> [Directive]:
Lay out the lines of the records as a numbered list, starting at the line containing "By looking at this image, can you say (300,607)" and ending at the end of the records, and leave out blank lines.

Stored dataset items
..........

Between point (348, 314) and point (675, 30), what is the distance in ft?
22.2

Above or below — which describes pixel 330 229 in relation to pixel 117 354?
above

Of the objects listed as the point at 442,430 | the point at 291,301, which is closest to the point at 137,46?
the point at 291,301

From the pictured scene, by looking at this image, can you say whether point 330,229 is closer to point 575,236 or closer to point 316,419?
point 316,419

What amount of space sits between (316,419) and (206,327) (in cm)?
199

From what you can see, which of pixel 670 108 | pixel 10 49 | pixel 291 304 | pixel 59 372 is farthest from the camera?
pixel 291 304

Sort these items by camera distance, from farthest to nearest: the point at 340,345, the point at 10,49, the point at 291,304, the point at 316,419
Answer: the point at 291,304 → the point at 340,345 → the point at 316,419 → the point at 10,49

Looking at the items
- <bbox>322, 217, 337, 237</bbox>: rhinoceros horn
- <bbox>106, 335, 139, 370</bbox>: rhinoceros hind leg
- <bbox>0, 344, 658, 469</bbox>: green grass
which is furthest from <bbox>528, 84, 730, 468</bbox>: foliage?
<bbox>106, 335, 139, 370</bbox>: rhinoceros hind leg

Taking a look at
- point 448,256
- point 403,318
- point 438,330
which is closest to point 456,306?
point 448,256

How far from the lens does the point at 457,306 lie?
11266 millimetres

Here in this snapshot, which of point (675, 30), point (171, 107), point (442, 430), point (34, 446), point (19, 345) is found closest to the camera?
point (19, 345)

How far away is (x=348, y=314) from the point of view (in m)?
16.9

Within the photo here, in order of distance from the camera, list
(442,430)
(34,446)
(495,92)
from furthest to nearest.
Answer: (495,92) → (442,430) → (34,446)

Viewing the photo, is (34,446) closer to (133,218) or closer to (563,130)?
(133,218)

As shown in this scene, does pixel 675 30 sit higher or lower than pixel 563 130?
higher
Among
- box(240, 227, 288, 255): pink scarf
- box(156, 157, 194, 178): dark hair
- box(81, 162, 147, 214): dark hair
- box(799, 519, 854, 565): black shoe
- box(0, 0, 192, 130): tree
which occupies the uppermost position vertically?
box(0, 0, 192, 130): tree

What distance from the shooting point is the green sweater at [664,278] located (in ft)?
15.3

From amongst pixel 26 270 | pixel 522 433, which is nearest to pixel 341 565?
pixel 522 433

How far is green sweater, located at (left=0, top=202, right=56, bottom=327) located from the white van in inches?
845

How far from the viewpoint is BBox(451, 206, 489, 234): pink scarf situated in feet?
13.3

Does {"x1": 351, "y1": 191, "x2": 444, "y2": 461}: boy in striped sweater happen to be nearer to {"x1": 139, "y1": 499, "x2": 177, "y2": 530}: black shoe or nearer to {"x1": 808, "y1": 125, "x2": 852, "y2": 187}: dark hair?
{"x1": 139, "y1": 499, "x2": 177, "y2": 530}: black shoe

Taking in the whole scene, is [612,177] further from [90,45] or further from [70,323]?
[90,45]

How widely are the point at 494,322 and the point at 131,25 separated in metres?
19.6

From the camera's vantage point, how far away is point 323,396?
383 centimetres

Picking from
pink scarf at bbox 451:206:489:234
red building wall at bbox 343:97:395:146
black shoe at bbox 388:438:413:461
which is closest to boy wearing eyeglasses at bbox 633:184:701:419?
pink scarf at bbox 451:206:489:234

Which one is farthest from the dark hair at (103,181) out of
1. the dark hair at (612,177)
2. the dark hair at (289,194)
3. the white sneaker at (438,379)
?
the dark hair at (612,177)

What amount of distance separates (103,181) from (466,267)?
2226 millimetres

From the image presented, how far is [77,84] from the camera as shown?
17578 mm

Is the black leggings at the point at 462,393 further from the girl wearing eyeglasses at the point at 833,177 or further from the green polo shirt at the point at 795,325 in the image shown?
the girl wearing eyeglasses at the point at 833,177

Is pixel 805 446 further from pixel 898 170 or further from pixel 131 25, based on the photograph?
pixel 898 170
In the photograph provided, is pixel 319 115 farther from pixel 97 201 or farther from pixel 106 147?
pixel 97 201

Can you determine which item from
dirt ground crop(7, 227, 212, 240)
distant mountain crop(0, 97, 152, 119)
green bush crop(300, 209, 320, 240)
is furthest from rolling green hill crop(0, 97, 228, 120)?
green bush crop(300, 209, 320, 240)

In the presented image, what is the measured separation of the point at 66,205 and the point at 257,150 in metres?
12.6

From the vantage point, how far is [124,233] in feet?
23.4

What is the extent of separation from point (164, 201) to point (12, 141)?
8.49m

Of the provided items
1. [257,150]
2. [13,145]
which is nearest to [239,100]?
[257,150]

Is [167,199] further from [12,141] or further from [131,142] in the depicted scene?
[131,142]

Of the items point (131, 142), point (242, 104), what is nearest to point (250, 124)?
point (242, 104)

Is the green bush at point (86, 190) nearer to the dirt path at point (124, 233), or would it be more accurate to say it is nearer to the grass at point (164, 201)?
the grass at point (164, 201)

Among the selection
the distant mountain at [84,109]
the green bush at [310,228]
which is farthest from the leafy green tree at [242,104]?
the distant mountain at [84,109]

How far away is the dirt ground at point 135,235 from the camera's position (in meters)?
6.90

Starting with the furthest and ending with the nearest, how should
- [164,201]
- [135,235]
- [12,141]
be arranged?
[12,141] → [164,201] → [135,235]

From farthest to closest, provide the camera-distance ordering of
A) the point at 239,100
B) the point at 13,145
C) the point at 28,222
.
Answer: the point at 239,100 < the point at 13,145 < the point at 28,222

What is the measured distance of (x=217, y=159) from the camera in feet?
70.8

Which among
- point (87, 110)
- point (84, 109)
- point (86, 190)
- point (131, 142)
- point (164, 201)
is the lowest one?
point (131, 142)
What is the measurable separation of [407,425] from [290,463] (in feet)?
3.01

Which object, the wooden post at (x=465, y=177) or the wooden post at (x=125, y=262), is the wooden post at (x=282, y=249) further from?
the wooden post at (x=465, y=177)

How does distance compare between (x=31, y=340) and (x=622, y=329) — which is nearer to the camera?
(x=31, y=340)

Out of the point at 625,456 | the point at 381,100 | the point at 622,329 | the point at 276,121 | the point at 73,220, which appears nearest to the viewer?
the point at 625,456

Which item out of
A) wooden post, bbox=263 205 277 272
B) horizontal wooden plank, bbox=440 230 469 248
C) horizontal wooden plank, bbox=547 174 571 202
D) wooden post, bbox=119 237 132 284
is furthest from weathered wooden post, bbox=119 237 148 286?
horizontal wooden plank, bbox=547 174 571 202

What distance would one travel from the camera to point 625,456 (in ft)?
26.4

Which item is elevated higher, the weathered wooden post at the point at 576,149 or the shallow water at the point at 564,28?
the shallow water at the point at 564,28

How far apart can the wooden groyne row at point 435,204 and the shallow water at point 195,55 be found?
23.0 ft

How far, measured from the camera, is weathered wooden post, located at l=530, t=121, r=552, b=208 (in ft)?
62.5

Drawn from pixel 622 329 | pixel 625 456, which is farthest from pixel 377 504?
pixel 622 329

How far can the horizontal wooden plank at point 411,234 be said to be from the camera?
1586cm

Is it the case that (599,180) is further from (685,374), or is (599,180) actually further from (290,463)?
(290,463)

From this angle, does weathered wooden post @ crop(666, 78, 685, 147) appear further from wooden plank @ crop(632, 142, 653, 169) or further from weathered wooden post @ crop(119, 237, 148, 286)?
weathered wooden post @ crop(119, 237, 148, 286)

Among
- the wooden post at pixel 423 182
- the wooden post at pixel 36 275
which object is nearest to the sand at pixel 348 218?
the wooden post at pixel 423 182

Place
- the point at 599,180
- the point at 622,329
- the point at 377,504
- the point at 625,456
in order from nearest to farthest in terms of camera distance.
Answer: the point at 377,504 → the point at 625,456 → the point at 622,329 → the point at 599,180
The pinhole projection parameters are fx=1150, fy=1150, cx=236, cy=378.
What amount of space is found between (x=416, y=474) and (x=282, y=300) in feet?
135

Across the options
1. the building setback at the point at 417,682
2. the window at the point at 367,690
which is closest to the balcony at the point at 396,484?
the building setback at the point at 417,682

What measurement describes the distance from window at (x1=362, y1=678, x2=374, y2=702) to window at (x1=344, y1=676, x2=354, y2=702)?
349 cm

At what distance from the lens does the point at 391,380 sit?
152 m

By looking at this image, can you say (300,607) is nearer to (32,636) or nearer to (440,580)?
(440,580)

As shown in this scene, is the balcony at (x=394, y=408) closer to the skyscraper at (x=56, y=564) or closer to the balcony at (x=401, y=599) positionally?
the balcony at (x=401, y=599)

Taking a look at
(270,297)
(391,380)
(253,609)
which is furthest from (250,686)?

..........

> [Solution to this exercise]:
1. By looking at this image, can you say (300,607) is nearer to (32,636) or nearer to (440,580)?
2. (440,580)
3. As shown in this scene, is the balcony at (x=394, y=408) closer to the skyscraper at (x=56, y=564) or closer to the balcony at (x=401, y=599) positionally?
4. the balcony at (x=401, y=599)
5. Taking a look at
6. (270,297)
7. (391,380)
8. (253,609)
9. which is furthest from (250,686)?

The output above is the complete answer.